Problem: In this exercise, reproduce all the entries that follow exactly.

.....

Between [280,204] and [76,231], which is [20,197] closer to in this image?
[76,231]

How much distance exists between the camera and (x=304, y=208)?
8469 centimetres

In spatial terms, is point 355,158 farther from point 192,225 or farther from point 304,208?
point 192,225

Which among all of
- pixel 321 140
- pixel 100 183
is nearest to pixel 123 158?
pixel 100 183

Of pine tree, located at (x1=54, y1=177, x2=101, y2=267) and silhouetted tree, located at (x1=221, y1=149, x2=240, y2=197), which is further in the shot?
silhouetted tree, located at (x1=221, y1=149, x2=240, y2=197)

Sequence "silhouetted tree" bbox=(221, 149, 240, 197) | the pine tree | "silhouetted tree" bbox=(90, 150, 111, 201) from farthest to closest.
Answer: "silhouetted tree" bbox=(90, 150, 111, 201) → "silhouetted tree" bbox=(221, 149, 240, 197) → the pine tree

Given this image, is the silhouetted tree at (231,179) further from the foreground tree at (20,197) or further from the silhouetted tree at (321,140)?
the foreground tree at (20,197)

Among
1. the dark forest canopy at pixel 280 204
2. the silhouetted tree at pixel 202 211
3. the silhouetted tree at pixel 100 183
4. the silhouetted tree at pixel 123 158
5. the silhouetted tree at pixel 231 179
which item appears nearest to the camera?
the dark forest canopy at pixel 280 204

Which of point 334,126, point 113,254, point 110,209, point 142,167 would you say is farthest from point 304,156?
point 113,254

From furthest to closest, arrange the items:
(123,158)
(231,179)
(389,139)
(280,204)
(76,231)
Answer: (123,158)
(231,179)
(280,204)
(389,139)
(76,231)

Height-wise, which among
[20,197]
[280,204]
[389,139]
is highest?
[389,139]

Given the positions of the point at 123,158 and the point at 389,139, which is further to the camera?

.....

Reply:
Between [280,204] and [76,231], which is [20,197] closer to in this image?
[76,231]

How much distance exists between the camera and (x=304, y=208)?
8469 centimetres

In spatial terms, is point 355,158 farther from point 192,225 or farther from point 304,208?
point 192,225

Which among all of
- pixel 321 140
- pixel 100 183
is nearest to pixel 123 158?
pixel 100 183

Of pine tree, located at (x1=54, y1=177, x2=101, y2=267) and silhouetted tree, located at (x1=221, y1=149, x2=240, y2=197), which is further in the shot?
silhouetted tree, located at (x1=221, y1=149, x2=240, y2=197)

Sequence "silhouetted tree" bbox=(221, 149, 240, 197) | the pine tree | "silhouetted tree" bbox=(90, 150, 111, 201) from farthest to closest.
Answer: "silhouetted tree" bbox=(90, 150, 111, 201) → "silhouetted tree" bbox=(221, 149, 240, 197) → the pine tree

Given this image, is the silhouetted tree at (231,179) further from the foreground tree at (20,197) or further from the silhouetted tree at (321,140)?
the foreground tree at (20,197)

Among
1. the dark forest canopy at pixel 280 204
2. the silhouetted tree at pixel 202 211
3. the silhouetted tree at pixel 100 183
4. the silhouetted tree at pixel 123 158
5. the silhouetted tree at pixel 231 179
which item appears nearest to the camera?
the dark forest canopy at pixel 280 204

Which of point 334,126, point 113,254, point 110,209, point 142,167 would you say is farthest from point 304,156?
point 113,254

From furthest to closest, arrange the items:
(123,158)
(231,179)
(389,139)
(280,204)
(76,231)
Answer: (123,158)
(231,179)
(280,204)
(389,139)
(76,231)

Height-wise, which among
[20,197]
[280,204]
[389,139]
is highest?
[389,139]

Given the positions of the point at 123,158 and the point at 389,139, which is further to the camera?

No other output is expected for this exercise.